_Выбранный текст_
·····

Опубликовано в журнале Неприкосновенный запас, номер 5, 2008
Сергей Мирославович Маркедонов (р. 1972) — заведующий отделом проблем межнациональных отношений Института политического и военного анализа (Москва).
Сергей Маркедонов
«Пятидневная война»: предварительные итоги и следствия
В августе 2008 года многолетний грузино-осетинский конфликт вылился в войну. Это вооруженное противостояние между Грузией и Южной Осетией стало третьим за семнадцать лет. Но если два предыдущих по своему характеру были локальными военными противоборствами, то «пятидневная война» стала событием международного масштаба. Достаточно сказать, что только в первые сутки войны ситуация в Южной Осетии трижды обсуждалась на заседаниях Совета Безопасности ООН. «Горячий август — 2008» серьезно изменил геополитический ландшафт не только Южного Кавказа и всего постсоветского пространства в целом: он поставил ряд фундаментальных вопросов для всего мирового сообщества. Настоящий текст является скромной попыткой понять, в чем заключаются эти вопросы и насколько они разрешимы в ближайшей перспективе.

·····

_Фрагмент набора данных_
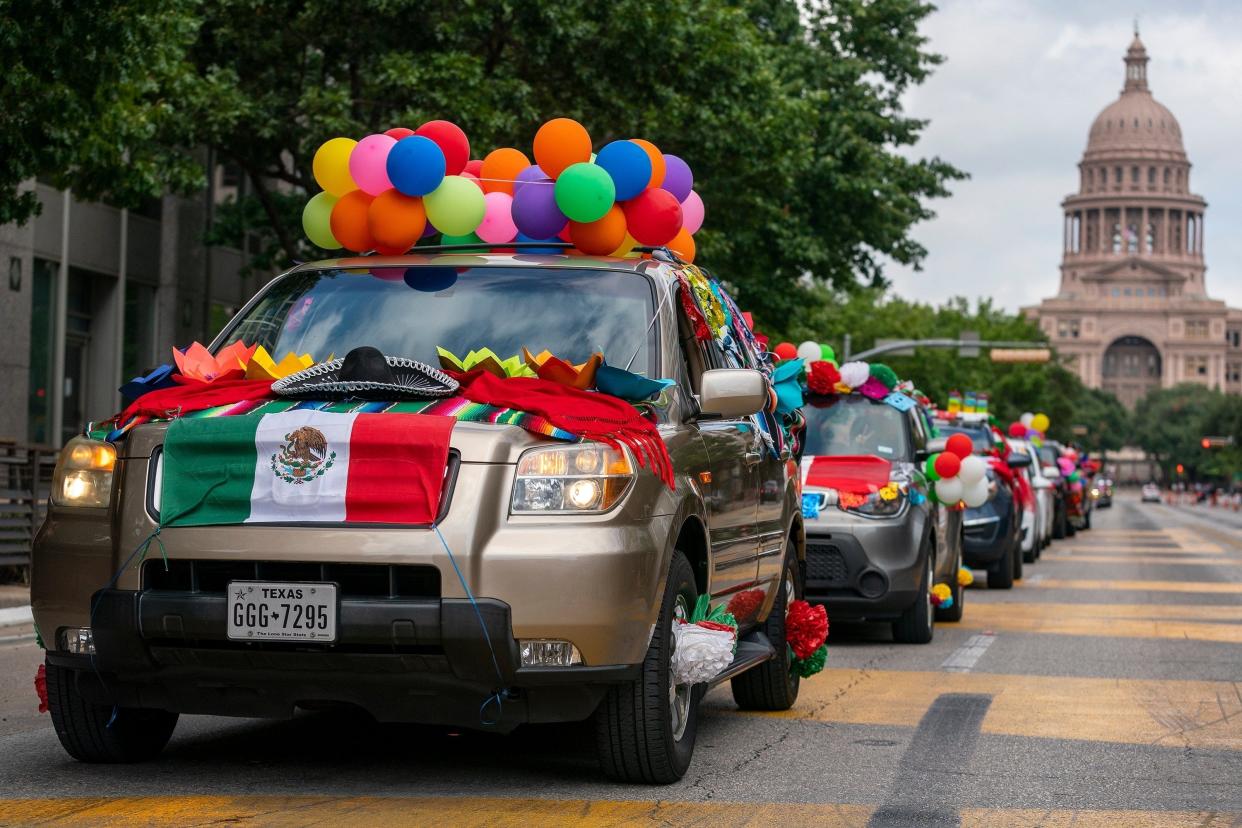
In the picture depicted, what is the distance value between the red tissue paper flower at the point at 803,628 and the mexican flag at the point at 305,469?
3289 millimetres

·····

_Описание задания_
Сколько раз в первые сутки войны ситуация в Южной Осетии обсуждалась на заседаниях Совета Безопасности ООН согласно статье о «пятидневной войне»? Строки из набора данных для работы не нужны.

_Ответ на задание_
Трижды.